The Tree View can also be used as a kind of Favorites list, assembling links to web pages that can then be accessed immediately by clicking. This may be useful if you are copying metadata repeatedly from the same web page, for instance. Items in one Tree View can be dragged and dropped on the Tree View in a second Metabrowser window.

Once a set of metadata has been created or modified the page is saved with the metadata embedded in the HEAD section. Users can work with files on their own hard disks or through a link to their online website.

Metabrowser screen shot

Templates and thesauruses

Metabrowser allows the user to set up a metadata ‘template’ which can then be applied to any page in a single operation. (Unfortunately this doesn’t appear to integrate with the powerful template system in Macromedia Dreamweaver, the most widely used web authoring package. Dreamweaver users will have to cut and paste Metabrowser output into their site templates.). The user can also establish their own controlled vocabulary by creating a text file with a .MBI suffix which shows allowable terms to include in the metadata. This can be created and edited within Metabrowser itself, though the process is rather cumbersome, or from outside with a text editing program. Output from commercial thesaurus programs like Term Tree can be massaged into a form which Metabrowser will accept.

Macros

Metabrowser comes with a limited macro capability which allows simple operations to be triggered by Function keys. These might be loading or saving a scheme or a template, inserting a particular element, or deleting all metadata. Standard macros can be shared between multiple users. Macros take the form of hyperlinks, and as well as being triggered by Tree View selections can also be embedded into Web pages, so that the associated operation is carried out when the link is clicked.

Pros and cons

The program itself gave the impression of being reliable and well-written, and for use at a simple level appeared to be quite powerful and effective. I can’t comment on how it compares with alternative methods.
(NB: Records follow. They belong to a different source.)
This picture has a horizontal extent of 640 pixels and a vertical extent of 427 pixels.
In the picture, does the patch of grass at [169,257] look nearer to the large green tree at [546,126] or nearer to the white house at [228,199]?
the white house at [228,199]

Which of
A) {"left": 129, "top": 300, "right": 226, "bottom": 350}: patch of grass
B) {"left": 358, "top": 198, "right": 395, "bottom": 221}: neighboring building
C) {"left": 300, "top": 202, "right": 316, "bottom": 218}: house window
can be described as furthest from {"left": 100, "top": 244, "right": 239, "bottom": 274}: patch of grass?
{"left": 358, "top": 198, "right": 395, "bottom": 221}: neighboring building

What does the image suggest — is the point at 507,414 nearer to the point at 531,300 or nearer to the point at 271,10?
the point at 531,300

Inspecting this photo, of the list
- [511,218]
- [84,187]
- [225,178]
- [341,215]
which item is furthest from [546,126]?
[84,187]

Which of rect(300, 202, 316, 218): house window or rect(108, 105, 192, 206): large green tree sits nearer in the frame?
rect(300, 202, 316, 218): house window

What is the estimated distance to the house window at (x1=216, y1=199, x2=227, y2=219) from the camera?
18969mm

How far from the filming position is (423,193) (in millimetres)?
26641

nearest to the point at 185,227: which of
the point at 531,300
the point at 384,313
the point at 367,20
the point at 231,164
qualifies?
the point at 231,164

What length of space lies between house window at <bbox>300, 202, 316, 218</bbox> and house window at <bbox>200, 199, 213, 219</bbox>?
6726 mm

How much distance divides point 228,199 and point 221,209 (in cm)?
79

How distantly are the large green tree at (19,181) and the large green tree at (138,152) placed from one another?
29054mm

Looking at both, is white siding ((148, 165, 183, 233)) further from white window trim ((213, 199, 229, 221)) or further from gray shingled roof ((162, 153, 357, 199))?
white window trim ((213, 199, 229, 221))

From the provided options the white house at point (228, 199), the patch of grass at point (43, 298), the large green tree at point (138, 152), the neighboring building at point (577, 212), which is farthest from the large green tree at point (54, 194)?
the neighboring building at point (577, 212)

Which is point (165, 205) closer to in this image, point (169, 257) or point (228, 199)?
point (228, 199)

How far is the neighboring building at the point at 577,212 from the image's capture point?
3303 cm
Written support is available through the website and a Word manual which can be downloaded. Both of these were fairly superficial. I was unable to find ways of doing relatively simple things like deleting macros or clearing the Tree View window. Since there is a bewildering collection of new terminology in the program – schemas, RSS channels, Metabrowser Server Records, Local Catalogs, Harvest Control Lists – a glossary would be useful to explain in more detail what these are and under what circumstances they might be useful. As it was, I felt I had blundered into an advanced class when I needed an introductory one. There were a few spelling errors on the website, which was otherwise well-presented though fairly brief.
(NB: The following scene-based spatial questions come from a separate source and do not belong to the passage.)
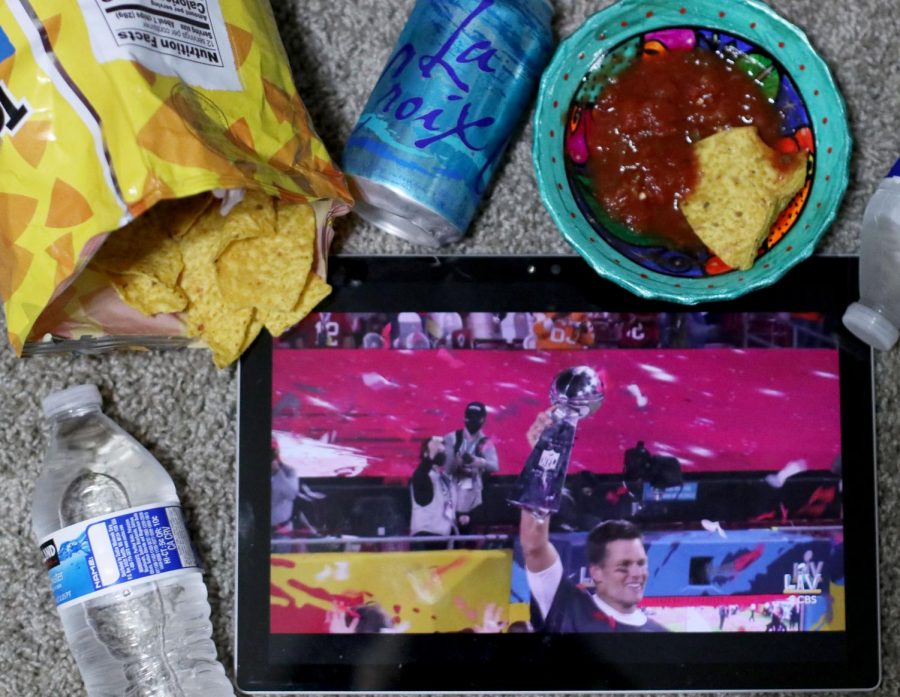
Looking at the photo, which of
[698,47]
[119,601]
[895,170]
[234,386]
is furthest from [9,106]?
[895,170]

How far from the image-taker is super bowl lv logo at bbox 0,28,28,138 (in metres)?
0.58

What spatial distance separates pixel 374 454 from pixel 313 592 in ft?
0.43

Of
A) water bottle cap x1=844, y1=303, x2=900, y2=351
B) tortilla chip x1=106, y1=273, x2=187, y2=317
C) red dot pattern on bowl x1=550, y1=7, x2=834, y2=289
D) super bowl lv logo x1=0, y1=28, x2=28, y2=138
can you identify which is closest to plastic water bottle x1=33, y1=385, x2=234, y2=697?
tortilla chip x1=106, y1=273, x2=187, y2=317

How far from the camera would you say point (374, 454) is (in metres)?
0.80

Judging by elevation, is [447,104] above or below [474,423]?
above

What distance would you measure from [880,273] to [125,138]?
24.1 inches

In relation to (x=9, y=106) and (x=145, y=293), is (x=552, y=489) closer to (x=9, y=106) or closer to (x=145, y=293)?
(x=145, y=293)

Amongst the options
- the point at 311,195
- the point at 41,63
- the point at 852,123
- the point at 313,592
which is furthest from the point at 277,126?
the point at 852,123

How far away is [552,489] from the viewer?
0.79 meters

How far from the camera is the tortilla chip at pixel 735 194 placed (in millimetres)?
711

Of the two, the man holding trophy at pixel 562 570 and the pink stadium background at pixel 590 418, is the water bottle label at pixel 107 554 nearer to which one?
the pink stadium background at pixel 590 418

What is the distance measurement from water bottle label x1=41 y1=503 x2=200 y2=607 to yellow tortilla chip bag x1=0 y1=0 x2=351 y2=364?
159 mm

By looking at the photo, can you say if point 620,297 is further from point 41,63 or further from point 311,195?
point 41,63

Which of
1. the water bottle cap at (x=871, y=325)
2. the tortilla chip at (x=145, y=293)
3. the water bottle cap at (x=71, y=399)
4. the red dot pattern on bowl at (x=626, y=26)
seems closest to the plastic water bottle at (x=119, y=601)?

The program does not always behave in familiar ways: actions like inserting a line in the Meta Browser, which I instinctively looked for under the Edit menu, can only be carried out by right-clicking. Other menu choices, like Edit Current Record, didn’t seem to do anything (what else would I edit?) The program optionally reassigns the F1 key, which should be reserved for Help. Some drag-and-drop activities didn’t work although the mouse pointer indicated that they should, and some of the dialog boxes that come up in response to an action are baffling and don’t make it clear whether the user has succeeded or failed. And one particularly frustrating feature: after navigating all the way through a complex network in order to find and open a web page, I had to go back and do it all over again for the next one in the same directory. Applications should remember the location they were in last.
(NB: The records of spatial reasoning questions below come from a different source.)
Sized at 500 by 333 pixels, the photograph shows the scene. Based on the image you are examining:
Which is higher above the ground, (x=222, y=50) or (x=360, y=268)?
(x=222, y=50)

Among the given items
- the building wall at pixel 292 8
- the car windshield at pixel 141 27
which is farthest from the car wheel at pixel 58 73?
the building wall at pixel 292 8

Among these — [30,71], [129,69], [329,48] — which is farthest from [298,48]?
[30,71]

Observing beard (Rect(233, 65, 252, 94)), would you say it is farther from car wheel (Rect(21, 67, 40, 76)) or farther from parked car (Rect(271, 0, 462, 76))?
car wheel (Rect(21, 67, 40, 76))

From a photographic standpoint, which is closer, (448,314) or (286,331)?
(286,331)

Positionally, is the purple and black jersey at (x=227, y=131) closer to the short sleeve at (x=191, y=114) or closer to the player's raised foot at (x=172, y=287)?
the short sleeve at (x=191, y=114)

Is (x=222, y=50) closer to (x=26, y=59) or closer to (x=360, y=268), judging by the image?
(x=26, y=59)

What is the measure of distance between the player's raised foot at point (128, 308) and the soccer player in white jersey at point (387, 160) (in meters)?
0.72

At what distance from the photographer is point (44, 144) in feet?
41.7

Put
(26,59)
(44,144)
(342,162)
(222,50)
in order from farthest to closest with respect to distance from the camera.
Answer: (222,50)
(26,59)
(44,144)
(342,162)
On a more general level I am disappointed with the program’s one-at-a-time approach to page editing. Most large websites are now moving over to a partially or wholly automatic system, where pages are generated as required from stored information, and it is hard to see how Metabrowser might be applied in this situation. Within its niche, though – creating and editing metadata from formalised structures on individual web pages – Metabrowser does its job well.

I would like to acknowledge the help of Bruce McLeod, the author of Metabrowser, in responding to an earlier draft of this article.